Hypocalcemia may not be the only problem in patients with severe renal dysfunction. The treatment continuation rate for denosumab differed significantly between patients with severe renal dysfunction and others (34.4% vs. 78.9%, P < 0.001). Furthermore, the retention rate was lower in patients with severe renal impairment, regardless of the presence of hypocalcemia (with and without hypocalcemia: 45.0% vs. 16.7%, P = 0.139). In other words, the denosumab continuation rate in patients with severe renal dysfunction was low regardless of the occurrence of hypocalcemia, and causes other than hypocalcemia may have affected the continuity of treatment; as we did not investigate the reasons for treatment discontinuation, obstacles to continuous therapy remain unclear.

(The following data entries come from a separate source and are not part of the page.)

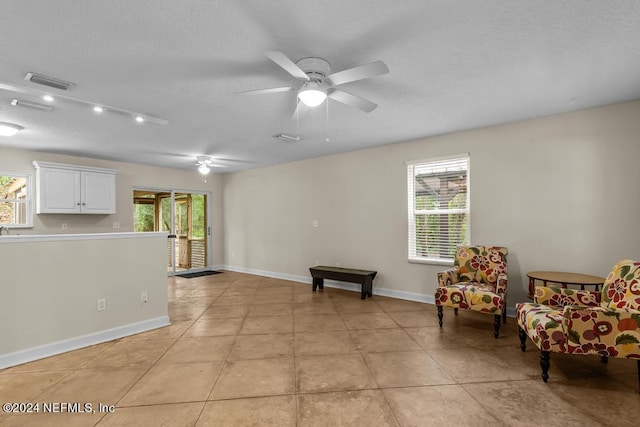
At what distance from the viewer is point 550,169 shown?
3.68m

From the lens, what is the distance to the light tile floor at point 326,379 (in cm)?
200

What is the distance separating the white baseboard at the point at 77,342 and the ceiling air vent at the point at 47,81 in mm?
2515

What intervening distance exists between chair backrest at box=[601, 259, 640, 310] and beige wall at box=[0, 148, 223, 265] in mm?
7528

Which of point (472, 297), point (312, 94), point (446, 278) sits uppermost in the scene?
point (312, 94)

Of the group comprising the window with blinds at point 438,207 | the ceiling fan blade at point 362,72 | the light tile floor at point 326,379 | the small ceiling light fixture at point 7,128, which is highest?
the small ceiling light fixture at point 7,128

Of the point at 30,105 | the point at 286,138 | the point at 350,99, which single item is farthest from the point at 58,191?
the point at 350,99

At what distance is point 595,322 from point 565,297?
2.36ft

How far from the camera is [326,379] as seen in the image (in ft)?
8.05

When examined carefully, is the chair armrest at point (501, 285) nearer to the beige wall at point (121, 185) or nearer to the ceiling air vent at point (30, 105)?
the ceiling air vent at point (30, 105)

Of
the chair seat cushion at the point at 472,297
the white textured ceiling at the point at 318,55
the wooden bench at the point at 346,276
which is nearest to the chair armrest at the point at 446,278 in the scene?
the chair seat cushion at the point at 472,297

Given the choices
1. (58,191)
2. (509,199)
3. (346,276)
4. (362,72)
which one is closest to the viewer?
(362,72)

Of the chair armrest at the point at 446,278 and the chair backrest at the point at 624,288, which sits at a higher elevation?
the chair backrest at the point at 624,288

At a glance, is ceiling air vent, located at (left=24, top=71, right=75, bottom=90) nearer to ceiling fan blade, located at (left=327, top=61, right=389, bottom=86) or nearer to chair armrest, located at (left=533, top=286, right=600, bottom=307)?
ceiling fan blade, located at (left=327, top=61, right=389, bottom=86)

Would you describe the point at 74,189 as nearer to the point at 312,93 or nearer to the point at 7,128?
the point at 7,128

Differences in patients’ backgrounds are a limitation of this study. We classified the patients into four groups according to their renal function level and observed that they tended to be older, weigh lesser, and be more affected by hypocalcemia with increasing severity of renal dysfunction. Although univariate logistic regression analysis did not identify age as a risk factor, older adult patients have reduced physiological organ functions and are more vulnerable to adverse events such as hemotoxicity from anticancer agents [29]. Consequently, we cannot rule out that denosumab-induced hypocalcemia may have been affected not only by renal function but also by age. In addition, while body weight was a covariate affecting the pharmacokinetic parameters of denosumab in population pharmacokinetic analyses during denosumab development, it has been concluded that at clinical doses, individual variation in pharmacokinetics due to body-weight differences do not cause significant differences in the pharmacological activity. Although albumin is necessary to obtain an accurate serum calcium level, denosumab is a monoclonal antibody and is unlikely to bind to plasma proteins. Therefore, albumin is presumed to not affect the drug’s action pharmacokinetically.

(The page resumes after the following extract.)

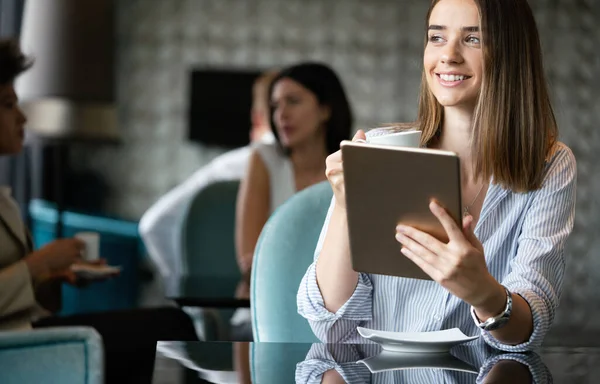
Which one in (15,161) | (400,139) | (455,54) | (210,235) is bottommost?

This study has several limitations. Firstly, we did not collect data regarding the symptoms caused by hypocalcemia or their subsequent treatment. Secondly, renal dysfunction encompasses a wide range of conditions, with the potential for varying incidence of hypocalcemia between acute kidney injury (AKI) and chronic kidney disease (CKD). The inability to delineate these differences was due to the lack of serum creatinine time-course data in our study. Thirdly, the collection of serum phosphorus data was inadequate, and alkaline phosphatase (ALP) measurements were not conducted, limiting our understanding of the etiology behind hypocalcemia development. Fourthly, we did not investigate the incidence of osteonecrosis of the jaw, a known side effect of bone-modifying drugs. Despite these limitations, our study sheds light on the prevalence of hypocalcemia in patients with severe renal dysfunction and highlights the role of albumin in this context.

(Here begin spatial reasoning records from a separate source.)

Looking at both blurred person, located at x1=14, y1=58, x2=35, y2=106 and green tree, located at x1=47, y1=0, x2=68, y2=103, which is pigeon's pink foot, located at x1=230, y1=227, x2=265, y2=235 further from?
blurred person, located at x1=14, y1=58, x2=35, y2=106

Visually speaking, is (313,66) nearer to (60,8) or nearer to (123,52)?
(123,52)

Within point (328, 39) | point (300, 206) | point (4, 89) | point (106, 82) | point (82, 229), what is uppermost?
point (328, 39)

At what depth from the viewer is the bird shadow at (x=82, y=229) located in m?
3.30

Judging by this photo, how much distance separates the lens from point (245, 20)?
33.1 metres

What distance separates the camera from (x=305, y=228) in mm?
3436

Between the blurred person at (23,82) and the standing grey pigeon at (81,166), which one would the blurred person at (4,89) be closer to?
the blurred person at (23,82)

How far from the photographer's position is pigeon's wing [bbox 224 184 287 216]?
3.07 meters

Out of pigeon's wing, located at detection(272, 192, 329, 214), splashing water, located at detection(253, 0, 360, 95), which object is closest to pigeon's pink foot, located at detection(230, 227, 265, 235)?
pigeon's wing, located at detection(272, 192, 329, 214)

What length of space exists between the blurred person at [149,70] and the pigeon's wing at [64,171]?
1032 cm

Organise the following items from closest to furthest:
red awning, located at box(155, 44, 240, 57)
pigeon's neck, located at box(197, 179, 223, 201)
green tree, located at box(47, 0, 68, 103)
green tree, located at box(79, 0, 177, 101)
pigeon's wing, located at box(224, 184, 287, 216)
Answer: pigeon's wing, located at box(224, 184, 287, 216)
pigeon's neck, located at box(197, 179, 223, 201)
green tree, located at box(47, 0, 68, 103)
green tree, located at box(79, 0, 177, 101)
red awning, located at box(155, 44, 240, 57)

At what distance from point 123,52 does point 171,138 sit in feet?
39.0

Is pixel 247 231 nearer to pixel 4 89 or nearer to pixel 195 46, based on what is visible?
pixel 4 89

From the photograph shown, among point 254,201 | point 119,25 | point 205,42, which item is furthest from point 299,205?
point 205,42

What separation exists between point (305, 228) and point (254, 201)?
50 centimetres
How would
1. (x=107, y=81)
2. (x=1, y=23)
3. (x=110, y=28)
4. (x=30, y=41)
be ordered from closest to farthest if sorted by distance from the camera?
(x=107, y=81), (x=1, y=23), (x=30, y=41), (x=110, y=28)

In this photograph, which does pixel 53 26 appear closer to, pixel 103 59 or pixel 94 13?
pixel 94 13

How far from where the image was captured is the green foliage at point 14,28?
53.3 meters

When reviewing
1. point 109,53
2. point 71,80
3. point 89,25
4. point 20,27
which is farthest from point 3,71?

When administering denosumab for bone metastases of solid tumors, we found that calcium monitoring with albumin adjustment is essential in patients with severe renal dysfunction to prevent overestimation of hypocalcemia. Furthermore, we found that this monitoring should be performed in all patients with cancer regardless of renal function level.

Conclusions

Evaluating denosumab-induced hypocalcemia requires albumin adjustment, the incidence of which is high among patients with severe renal dysfunction. Reduced serum calcium levels and severely impaired renal function are associated with an elevated hypocalcemia risk, and denosumab should be administered with caution in these patients.